TASK DETAILS
The records that follow are to be repeated exactly, with no pictures carried over.

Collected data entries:
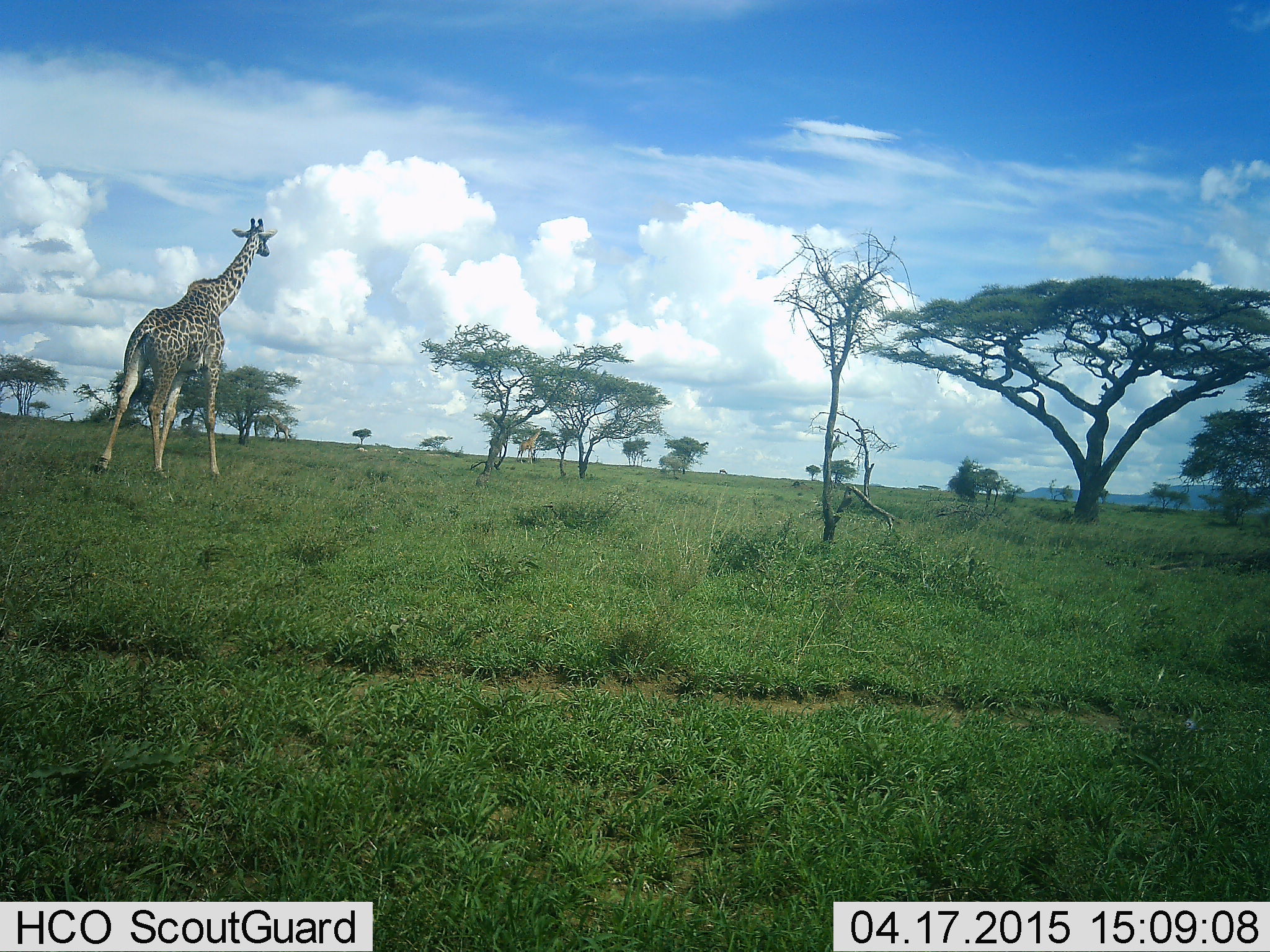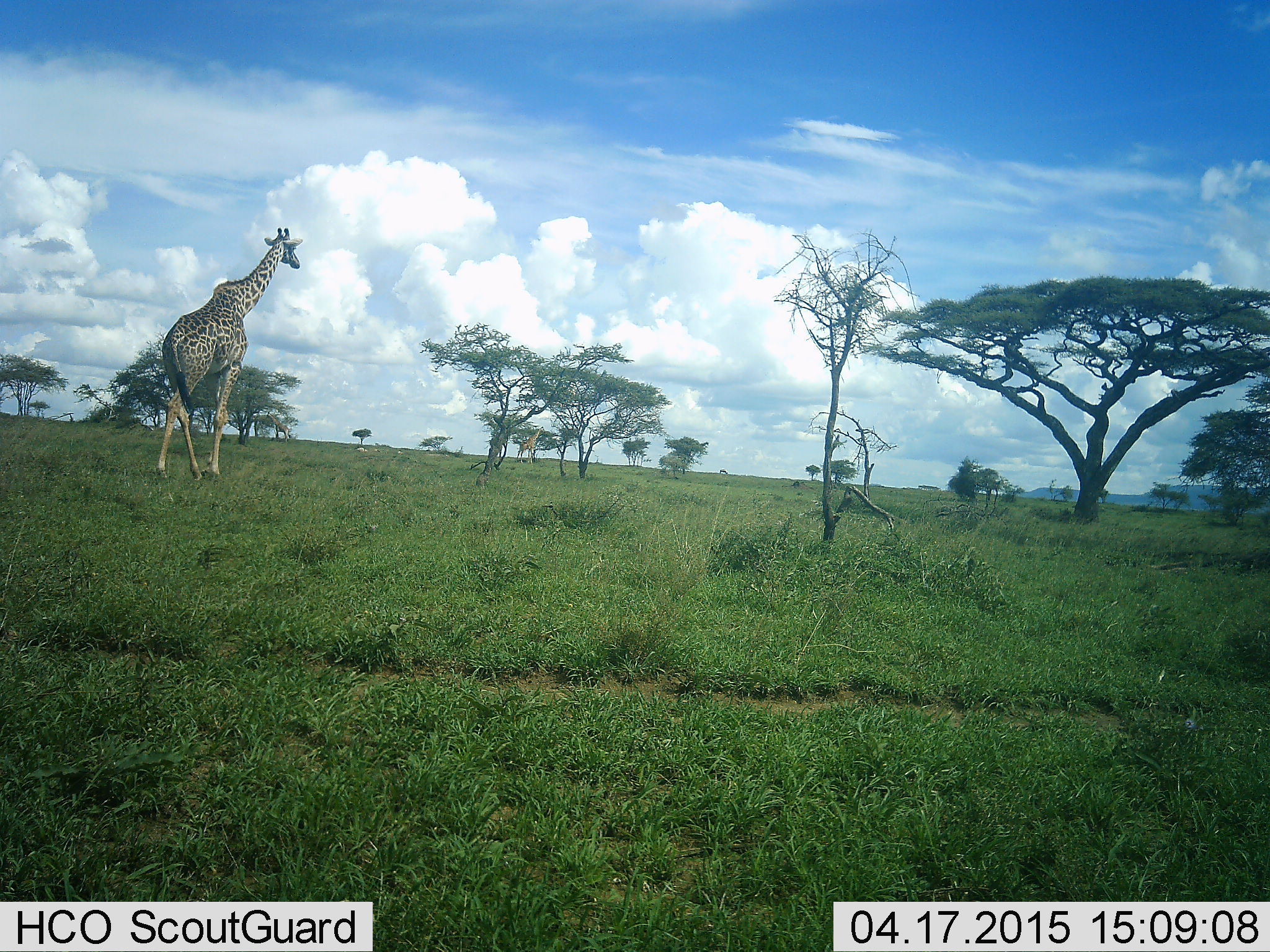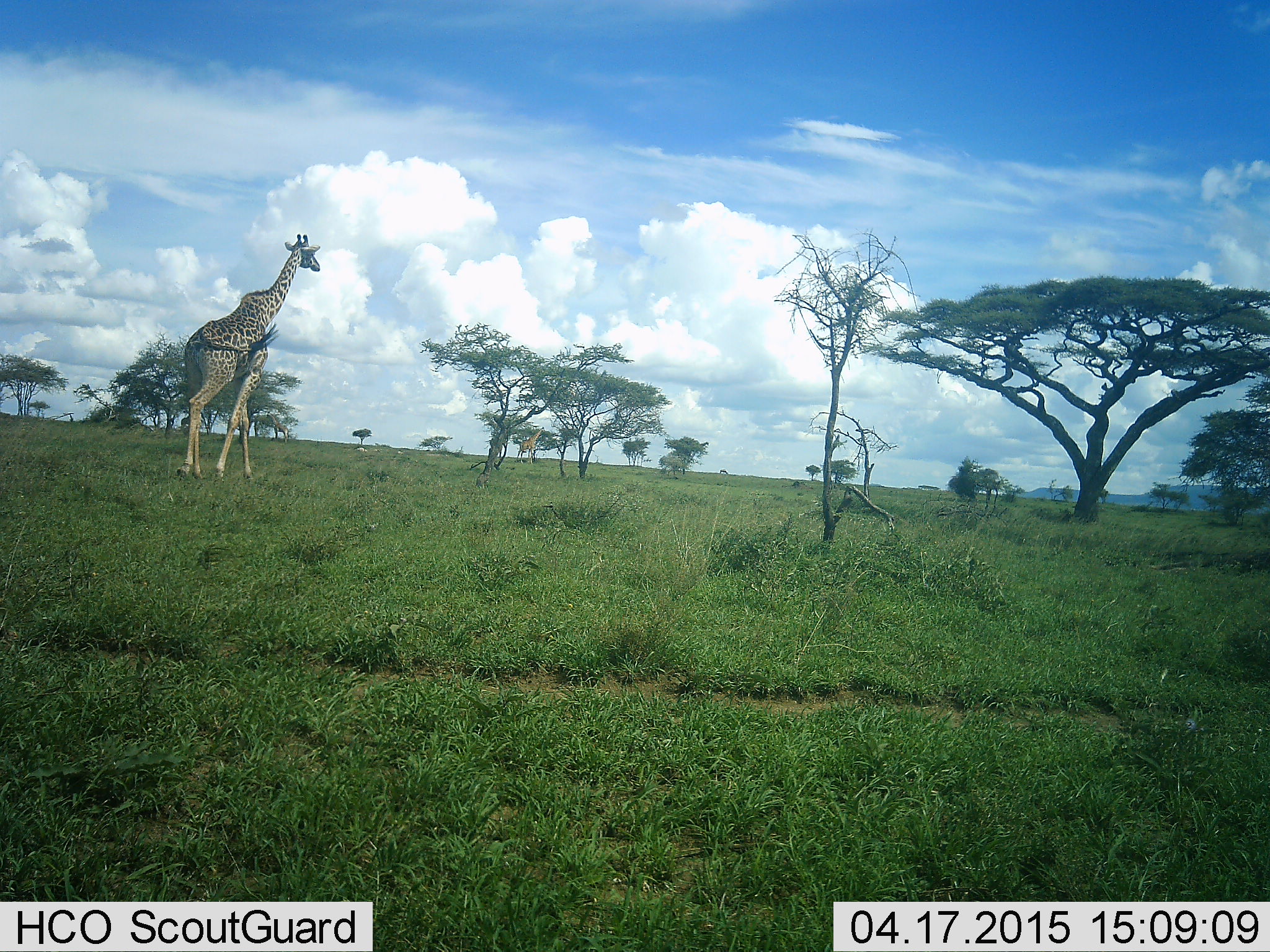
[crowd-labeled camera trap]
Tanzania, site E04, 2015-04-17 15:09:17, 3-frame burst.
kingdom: Animalia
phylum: Chordata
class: Mammalia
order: Artiodactyla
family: Giraffidae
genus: Giraffa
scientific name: Giraffa camelopardalis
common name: giraffe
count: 1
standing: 10%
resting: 0%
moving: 90%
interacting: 0%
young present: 0%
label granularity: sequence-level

WRITTEN RESPONSE
[crowd-labeled camera trap]
Tanzania, site E04, 2015-04-17 15:09:17, 3-frame burst.
kingdom: Animalia
phylum: Chordata
class: Mammalia
order: Artiodactyla
family: Giraffidae
genus: Giraffa
scientific name: Giraffa camelopardalis
common name: giraffe
count: 1
standing: 10%
resting: 0%
moving: 90%
interacting: 0%
young present: 0%
label granularity: sequence-level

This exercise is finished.